Jayender Jagadeesan (Senior Member, IEEE) received the B.Tech. degree from the Indian Institute of Technology, Kanpur, India, in 2003, and the Ph.D. degree from the University of Western Ontario, London, ON, Canada, in 2007. He is currently an Associate Professor at the Harvard Medical School and a Lead Investigator at the Brigham and Women’s Hospital, Boston, MA, USA. His research interests include medical robotics, surgical navigation, and machine learning algorithms. He has published numerous papers in high-impact journal papers and is listed as a co-inventor on several patents. One of his patents has been licensed to a startup company, Navigation Sciences, where serves as a co-founder and consultant.

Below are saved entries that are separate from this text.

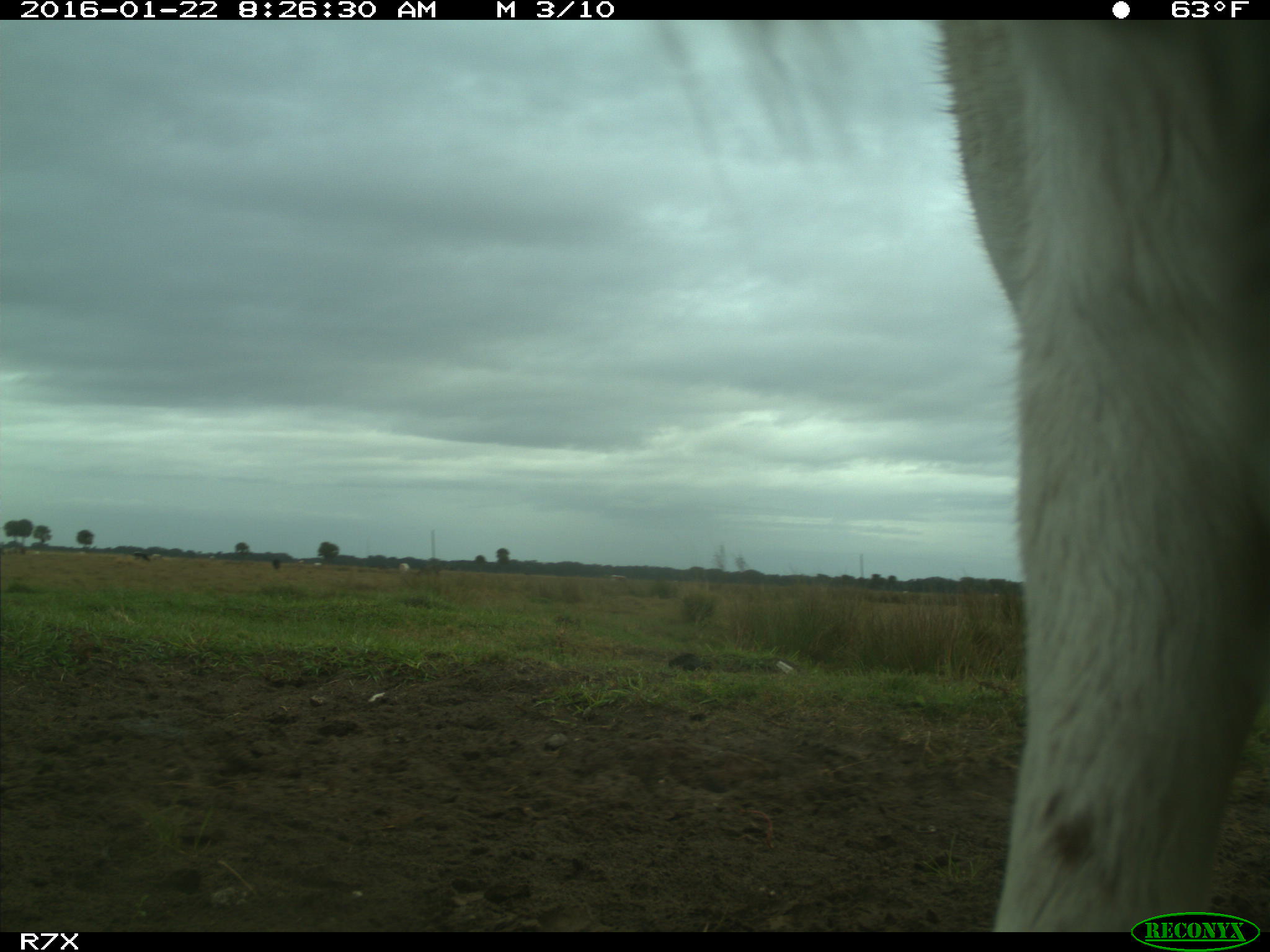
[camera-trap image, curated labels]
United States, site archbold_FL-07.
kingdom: Animalia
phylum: Chordata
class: Mammalia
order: Artiodactyla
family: Bovidae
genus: Bos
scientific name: Bos taurus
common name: domestic cow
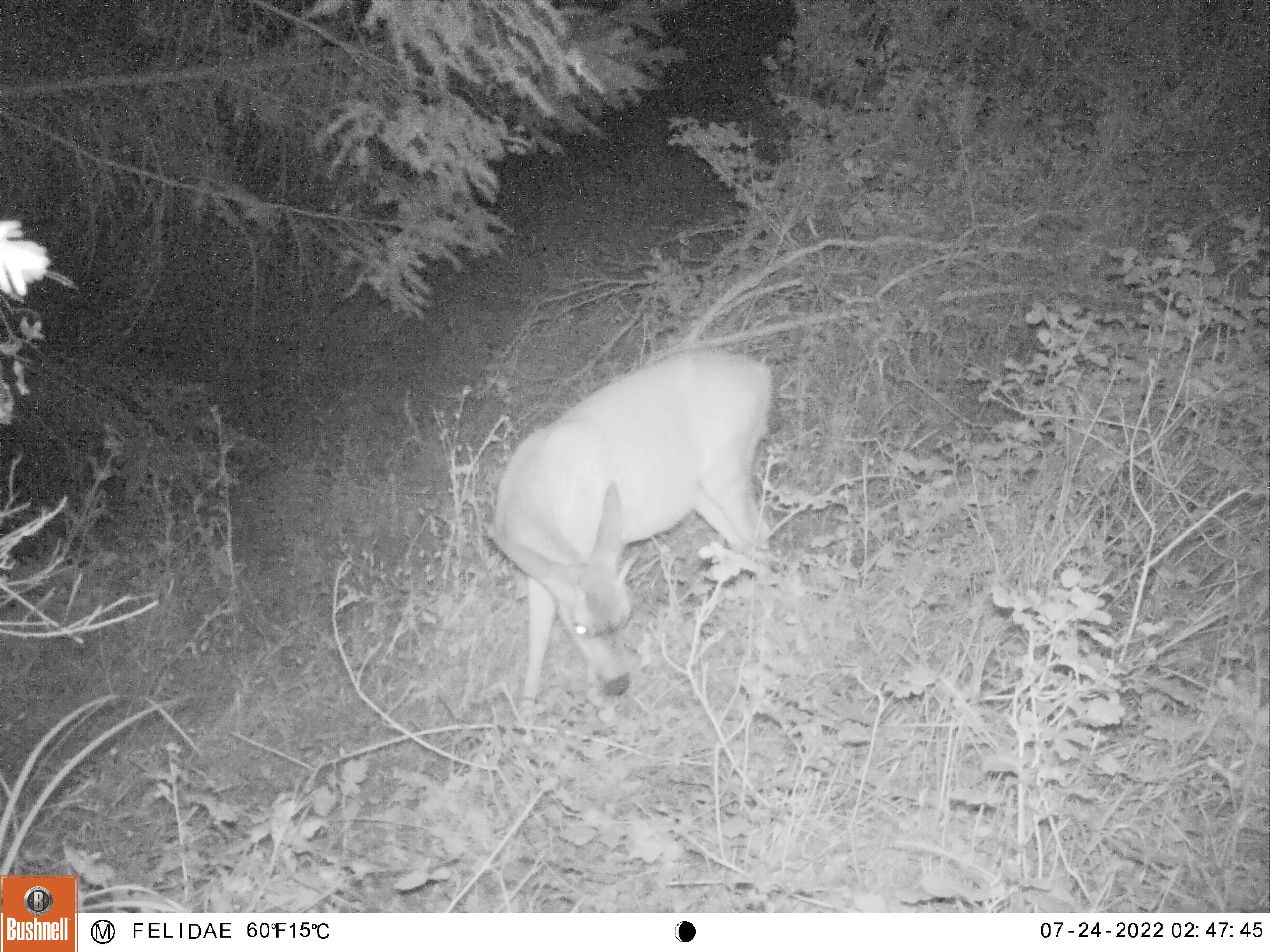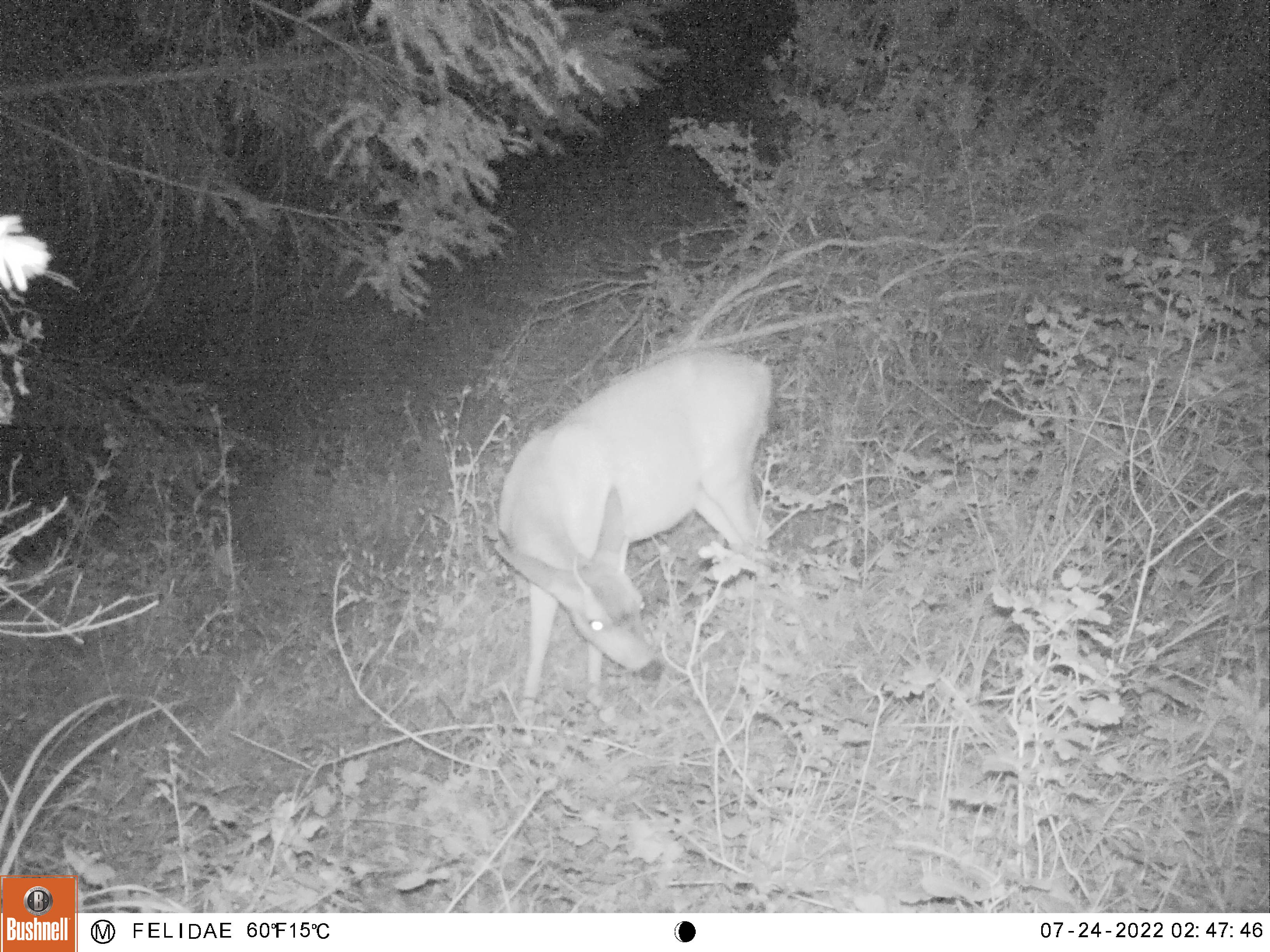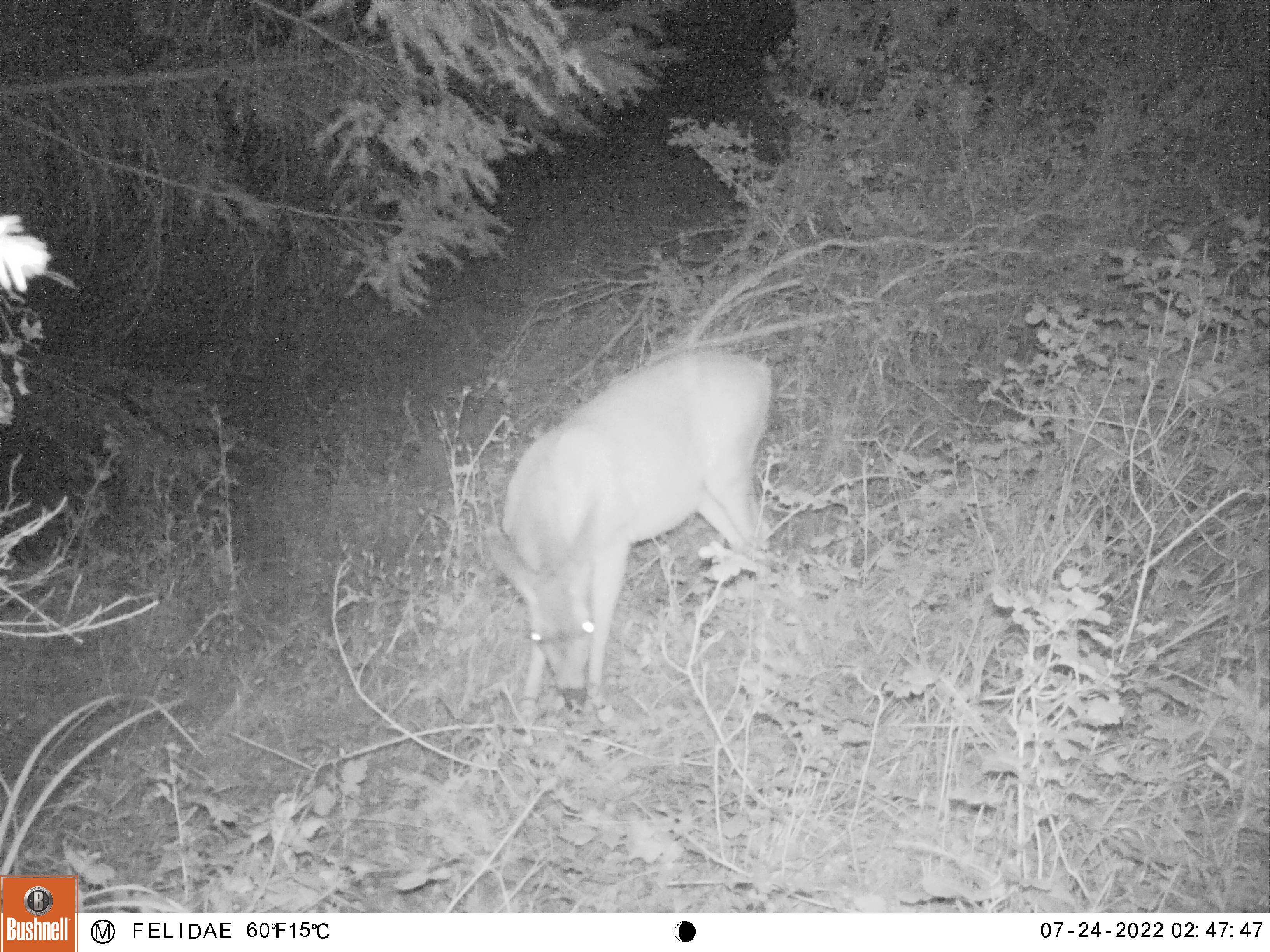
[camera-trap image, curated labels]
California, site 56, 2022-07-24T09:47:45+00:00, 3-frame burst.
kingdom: Animalia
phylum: Chordata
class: Mammalia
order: Artiodactyla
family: Cervidae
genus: Odocoileus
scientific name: Odocoileus hemionus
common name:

Rajni V. Patel (Life Fellow, IEEE) received the PhD degree in Electrical Engineering from the University of Cambridge, England, in 1973. He is currently a Distinguished University Professor and a Tier-1 Canada Research Chair in the Department of Electrical and Computer Engineering at Western University, London, Ontario, Canada, with cross appointments in the Department of Surgery and the Department of Clinical Neurological Sciences. He is the Director of Engineering at Canadian Surgical Technologies and Advanced Robotics (CSTAR), London Health Sciences Centre, London, Ontario, Canada. Dr. Patel is also a Fellow of the American Society of Mechanical Engineers (ASME), the Royal Society of Canada and the Canadian Academy of Engineering. He has served on the editorial boards of several journals, including the IEEE Transactions on Robotics, the IEEE/ASME Transactions on Mechatronics, the IEEE Transactions on Automatic Control, Automatica, the Journal of Medical Robotics Research, and the International Journal of Medical Robotics and Computer Assisted Surgery. Dr. Patel is the Editor of “Minimally Invasive Surgical Robotics”, Volume 1 (of 4 volumes) of the Encyclopedia of Medical Robotics, (World Scientific Publishing, 2018).